Letter, Opinion

Religious schools and public money

Dear Editor,

I wish to agree with Rebecca Holcombe’s views about religious schools taking public money on the basis of “nondiscrimination” for a religious school, while those schools not only discriminate, as the Grace School in the article does in a heinous manner, denying gay people’s humanity as they do, but have traditionally been allowed to do much more “their way.”

I refer to staff members who would never meet public school qualifications, and some of whom have been caught in some serious improprieties (usually sexual) that would get a public school teacher fired. It’s always galling to me to see a big black headline about a “teacher” caught in a sexual relationship with a student or some such thing, only to read that the “teacher” was working in a private (mostly religious) school where qualifications for the job are often quite lax.

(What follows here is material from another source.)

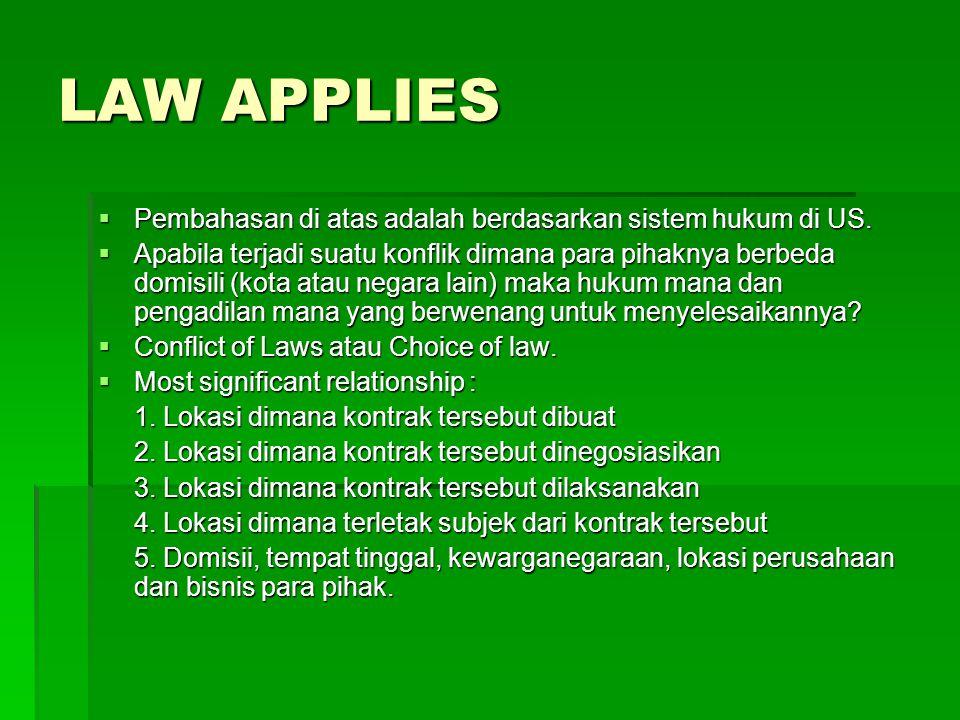 LAW APPLIES  Pembahasan di atas adalah berdasarkan sistem hukum di US.  Apabila terjadi suatu konflik dimana para pihaknya berbeda domisili (kota at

Public school teachers routinely jump through multiple hoops to stay qualified. Many have master’s degrees at least, and are well qualified in whatever field they specialize. Not so with religious schools. 

Then there is the question of other discrimination. Students with drug problems? Boot them out. Students who criticize anything remotely connected to the school’s religious policies and proclamations? Boot them out, too. Sexual impropriety among students? There’s the door, especially for any female caught getting pregnant. Those with severe special education needs? Don’t let them in in the first place. Let public schools deal with the problems.

Certainly not all religious schools are guilty of all these criticisms, but that they hide behind the First Amendment when it suits them to pick and choose which public school requirements to abide by — if any — is pure hypocrisy when they then expect the public to pay their bills.

There! I’ve said what has bothered me about this issue for decades, including the last year of my teaching in public school when a student had been kicked out of a local Catholic high school for drug-related problems and ended up in my classroom, where he routinely flouted my basic classroom rules. I was told I had to deal with him. Period. Thanks for the forum.